WIN TWICE: So we look and see that each draw consists of 19 different "losing tickets" plus one winner. And we know there are only 3 different ways to win two tags, as follows: win the first draw and the second draw, win the second draw and the third draw, or win the first draw and the third draw. And whichever draw you lose has 19 different "losing tickets", meaning 19 different ways to lose one and win two. So the total number of possible "hands" or combinations in which you could win 2 tags is: 3x19=57
WIN ONCE: Same logic as above. There are 3 ways to win one tag, as follows: win the first draw and lose the second and third, win the second and lose the first and third, and win the third and lose the first and second.
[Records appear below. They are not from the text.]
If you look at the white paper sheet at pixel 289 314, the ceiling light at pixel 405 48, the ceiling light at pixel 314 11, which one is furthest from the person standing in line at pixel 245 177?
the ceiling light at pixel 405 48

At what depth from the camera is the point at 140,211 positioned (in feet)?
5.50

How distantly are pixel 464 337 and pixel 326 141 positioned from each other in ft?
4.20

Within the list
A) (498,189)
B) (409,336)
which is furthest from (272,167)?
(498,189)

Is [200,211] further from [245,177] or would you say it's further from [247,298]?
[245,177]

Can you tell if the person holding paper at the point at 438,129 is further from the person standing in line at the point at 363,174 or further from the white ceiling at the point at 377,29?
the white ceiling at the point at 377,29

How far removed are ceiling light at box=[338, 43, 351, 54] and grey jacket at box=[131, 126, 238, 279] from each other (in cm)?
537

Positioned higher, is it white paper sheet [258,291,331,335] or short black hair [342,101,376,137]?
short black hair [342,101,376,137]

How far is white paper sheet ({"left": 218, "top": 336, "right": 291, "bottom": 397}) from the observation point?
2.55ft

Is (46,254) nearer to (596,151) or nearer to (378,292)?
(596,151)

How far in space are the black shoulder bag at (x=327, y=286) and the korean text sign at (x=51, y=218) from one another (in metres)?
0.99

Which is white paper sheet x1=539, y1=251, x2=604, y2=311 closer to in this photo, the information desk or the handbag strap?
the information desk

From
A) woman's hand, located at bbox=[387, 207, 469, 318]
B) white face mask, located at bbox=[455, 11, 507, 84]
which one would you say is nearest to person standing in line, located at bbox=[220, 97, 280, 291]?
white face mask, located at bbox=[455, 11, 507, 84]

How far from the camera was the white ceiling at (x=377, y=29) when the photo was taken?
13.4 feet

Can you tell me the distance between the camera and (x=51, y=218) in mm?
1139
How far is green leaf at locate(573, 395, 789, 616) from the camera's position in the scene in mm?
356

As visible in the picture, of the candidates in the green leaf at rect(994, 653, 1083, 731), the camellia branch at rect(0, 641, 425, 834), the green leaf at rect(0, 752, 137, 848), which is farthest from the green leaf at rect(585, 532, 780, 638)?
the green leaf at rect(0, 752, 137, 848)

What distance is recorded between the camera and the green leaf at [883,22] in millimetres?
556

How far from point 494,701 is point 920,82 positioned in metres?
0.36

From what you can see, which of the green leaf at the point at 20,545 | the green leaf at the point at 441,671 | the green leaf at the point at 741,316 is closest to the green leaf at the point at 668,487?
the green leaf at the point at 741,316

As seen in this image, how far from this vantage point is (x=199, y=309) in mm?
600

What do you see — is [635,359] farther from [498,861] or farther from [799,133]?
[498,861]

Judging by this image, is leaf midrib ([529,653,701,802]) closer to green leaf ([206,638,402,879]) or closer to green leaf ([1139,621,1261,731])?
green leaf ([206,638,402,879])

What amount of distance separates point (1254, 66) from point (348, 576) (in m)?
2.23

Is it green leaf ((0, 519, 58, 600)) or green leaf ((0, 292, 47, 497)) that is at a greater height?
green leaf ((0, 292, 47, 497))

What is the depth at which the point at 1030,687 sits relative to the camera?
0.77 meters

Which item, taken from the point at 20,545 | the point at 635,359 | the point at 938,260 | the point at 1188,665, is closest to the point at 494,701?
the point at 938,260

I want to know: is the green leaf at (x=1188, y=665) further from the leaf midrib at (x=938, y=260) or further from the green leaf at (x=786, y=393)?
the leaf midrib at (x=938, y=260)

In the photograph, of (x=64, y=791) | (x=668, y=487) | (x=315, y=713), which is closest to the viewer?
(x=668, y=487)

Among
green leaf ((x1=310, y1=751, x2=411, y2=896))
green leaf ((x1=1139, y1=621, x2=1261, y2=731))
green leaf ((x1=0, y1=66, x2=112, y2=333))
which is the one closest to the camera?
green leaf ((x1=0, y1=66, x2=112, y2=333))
Each one of those 3 draws has 19 different losing tickets, or ways to lose. But the "hands" we want to add up here are the hands in which you lose twice and win once. So considering these 3 combinations in which you lose 2 draws and win one, we simply multiply that out. For the 3 draws to produce 1 winner and 2 losers, there are 19x19 different possible combinations of losing hands. So the total number of "hands" in which you'd win only once is 3x19x19=1083.